Glass temperature, crystallised fractions and oxidation levels
The glass transition and the crystallised fractions (Fig. 12) do not significantly change during the whole curing process. Group A glass transition starts at -24.9 °C, then reaches − 23.1 °C at the end of the first two months (35 °C – 20 %HR) and decreases to -24.3 °C at the end of curing. An amplitude of less than a degree is not significant given the binder extraction procedure and the measuring process that could result in slight uncertainties. Moreover, the maximum amplitude (seen between 15 and 91 days of curing with respectively − 26.2 and − 22.6 °C of glass transition) is quite close to the difference between the two groups at initial state (-24.9 °C for A and − 27.3 °C for B), even though they should be considered similar as their composition and mixing protocol are identical. Concerning the glass transition evolution of group B, it starts at -27.3 °C (initial state), reaches − 27.8 °C after 59 days of curing and ends at -27.4 °C, which is also not considered significant. The mean maximum amplitude, reached between 29 and 59 days of curing is about 2.6 °C, which is also close to the difference between the two groups at initial state. Thus this is considered not significant. The evolutions of both groups are then considered as stable.
Concerning the crystallised fractions, their content stays around 3 % all along the curing process for the two groups. This shows that these fractions do not vary during the four months of curing and that the binders have still not aged significantly. Indeed, literature shows that these fractions increase with bitumen ageing [15].

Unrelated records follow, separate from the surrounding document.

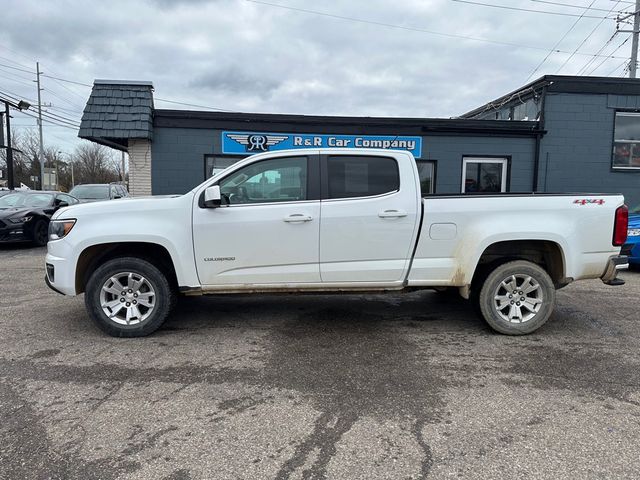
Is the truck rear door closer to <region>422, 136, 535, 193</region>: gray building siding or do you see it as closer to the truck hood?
the truck hood

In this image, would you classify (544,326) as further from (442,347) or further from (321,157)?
(321,157)

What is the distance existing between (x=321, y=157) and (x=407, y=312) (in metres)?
2.30

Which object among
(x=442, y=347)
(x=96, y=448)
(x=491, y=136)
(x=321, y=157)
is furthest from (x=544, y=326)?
(x=491, y=136)

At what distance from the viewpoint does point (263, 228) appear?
4785 millimetres

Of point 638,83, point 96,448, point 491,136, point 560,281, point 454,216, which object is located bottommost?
point 96,448

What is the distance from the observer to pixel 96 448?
2850mm

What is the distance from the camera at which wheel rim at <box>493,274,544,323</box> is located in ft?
16.5

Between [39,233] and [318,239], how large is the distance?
10.2 meters

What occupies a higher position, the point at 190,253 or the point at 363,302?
the point at 190,253

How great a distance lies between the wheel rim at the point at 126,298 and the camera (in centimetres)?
484

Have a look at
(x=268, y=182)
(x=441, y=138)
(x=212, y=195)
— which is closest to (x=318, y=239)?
(x=268, y=182)

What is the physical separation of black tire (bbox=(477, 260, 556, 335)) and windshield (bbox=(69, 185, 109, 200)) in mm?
13963

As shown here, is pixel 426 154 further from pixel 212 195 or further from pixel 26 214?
pixel 26 214

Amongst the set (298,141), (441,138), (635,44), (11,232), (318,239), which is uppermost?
(635,44)
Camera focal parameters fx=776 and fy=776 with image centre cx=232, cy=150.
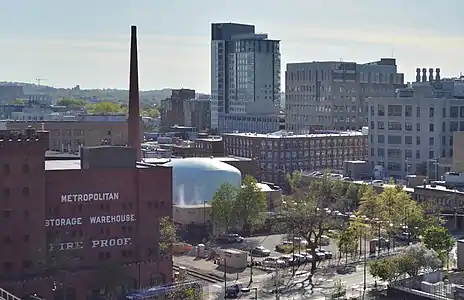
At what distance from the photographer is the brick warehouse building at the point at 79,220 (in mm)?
46469

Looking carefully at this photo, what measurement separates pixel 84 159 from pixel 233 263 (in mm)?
13503

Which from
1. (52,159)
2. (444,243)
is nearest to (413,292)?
(444,243)

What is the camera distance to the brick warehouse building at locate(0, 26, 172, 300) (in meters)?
46.5

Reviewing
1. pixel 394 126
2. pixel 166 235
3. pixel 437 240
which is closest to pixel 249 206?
pixel 166 235

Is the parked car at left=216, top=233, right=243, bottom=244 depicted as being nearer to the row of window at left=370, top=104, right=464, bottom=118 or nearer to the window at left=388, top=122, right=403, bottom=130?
the row of window at left=370, top=104, right=464, bottom=118

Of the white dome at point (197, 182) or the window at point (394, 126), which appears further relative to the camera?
the window at point (394, 126)

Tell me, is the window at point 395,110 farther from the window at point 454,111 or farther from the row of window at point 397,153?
the window at point 454,111

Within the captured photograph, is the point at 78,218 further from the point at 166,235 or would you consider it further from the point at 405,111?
the point at 405,111

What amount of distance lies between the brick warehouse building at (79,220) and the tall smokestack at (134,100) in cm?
1249

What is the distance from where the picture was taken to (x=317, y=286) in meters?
50.5

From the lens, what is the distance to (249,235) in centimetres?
6875

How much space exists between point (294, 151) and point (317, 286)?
158 ft

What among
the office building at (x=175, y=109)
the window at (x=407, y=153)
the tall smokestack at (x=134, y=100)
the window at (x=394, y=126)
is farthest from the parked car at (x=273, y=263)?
the office building at (x=175, y=109)

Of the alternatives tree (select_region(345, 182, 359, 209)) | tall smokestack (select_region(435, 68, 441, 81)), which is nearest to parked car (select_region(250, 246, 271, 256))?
tree (select_region(345, 182, 359, 209))
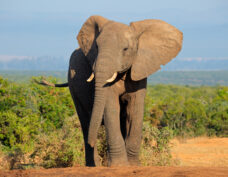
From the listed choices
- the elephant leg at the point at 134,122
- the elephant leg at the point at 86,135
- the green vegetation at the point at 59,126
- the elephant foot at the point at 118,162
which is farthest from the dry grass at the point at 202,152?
the elephant foot at the point at 118,162

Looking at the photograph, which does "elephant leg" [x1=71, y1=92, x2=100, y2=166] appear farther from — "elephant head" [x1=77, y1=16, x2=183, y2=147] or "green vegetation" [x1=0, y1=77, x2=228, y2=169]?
"elephant head" [x1=77, y1=16, x2=183, y2=147]

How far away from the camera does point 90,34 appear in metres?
6.80

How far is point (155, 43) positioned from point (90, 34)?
1.06 meters

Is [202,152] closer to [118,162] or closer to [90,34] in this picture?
[118,162]

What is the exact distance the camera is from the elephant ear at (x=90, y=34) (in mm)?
6547

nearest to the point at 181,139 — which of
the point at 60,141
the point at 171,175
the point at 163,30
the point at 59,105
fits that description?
the point at 59,105

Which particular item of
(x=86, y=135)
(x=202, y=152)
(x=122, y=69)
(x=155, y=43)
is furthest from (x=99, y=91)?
(x=202, y=152)

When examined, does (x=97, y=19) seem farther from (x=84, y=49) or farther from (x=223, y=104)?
(x=223, y=104)

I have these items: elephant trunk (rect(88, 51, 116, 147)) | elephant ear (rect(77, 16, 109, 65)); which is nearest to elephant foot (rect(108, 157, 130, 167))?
elephant trunk (rect(88, 51, 116, 147))

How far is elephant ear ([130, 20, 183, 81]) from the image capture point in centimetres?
632

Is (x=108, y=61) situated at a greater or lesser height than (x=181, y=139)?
greater

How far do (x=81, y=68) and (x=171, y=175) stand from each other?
3405 mm

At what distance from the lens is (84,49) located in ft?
22.4

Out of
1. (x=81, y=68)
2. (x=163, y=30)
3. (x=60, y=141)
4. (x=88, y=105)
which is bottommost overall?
(x=60, y=141)
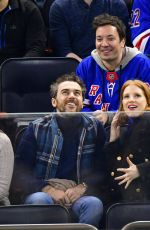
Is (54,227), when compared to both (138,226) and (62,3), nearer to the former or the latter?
(138,226)

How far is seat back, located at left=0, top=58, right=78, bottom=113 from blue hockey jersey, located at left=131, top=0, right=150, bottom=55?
0.72 meters

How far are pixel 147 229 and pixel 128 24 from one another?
3208 millimetres

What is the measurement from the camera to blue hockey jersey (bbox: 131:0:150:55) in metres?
6.92

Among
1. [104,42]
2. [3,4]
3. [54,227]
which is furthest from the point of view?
[3,4]

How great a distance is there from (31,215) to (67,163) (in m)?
0.36

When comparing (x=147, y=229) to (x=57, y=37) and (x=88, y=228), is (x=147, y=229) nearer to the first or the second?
(x=88, y=228)

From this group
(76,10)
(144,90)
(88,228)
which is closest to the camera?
(88,228)

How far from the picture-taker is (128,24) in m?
7.13

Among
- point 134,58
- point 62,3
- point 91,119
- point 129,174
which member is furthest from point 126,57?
point 129,174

Infra-red oxidation levels were measured on the extracted binders of the samples from groups A and B. Figure 13 shows the carbonyl (Fig. 13-a) and sulfoxide (Fig. 13-b) oxidation indexes of these specimens at different curing times.
The initial and final oxidation levels of both groups A and B are equivalent. Moreover the kinetics of oxidation for both groups at warm period are similar as well as the ones during cold period. During warm period (35 °C – 20 %RH, first two months of group A and last two months of group B), the carbonyl and sulfoxide oxidation indexes significantly increase with time. During cold period (10 °C – 80 %RH, last two months of group A and first two months of group B) they tend to be constant which shows that there is no oxidation mechanism during a cold weather. These results show the effect of a temperature of 35 °C, that accelerates oxidation.
The increase of stiffness and oxidation during curing, especially during 35 °C – 20 %RH shows an oxidation of the binder. Colder conditions (10 °C – 80 %RH) seem to slow down this evolution.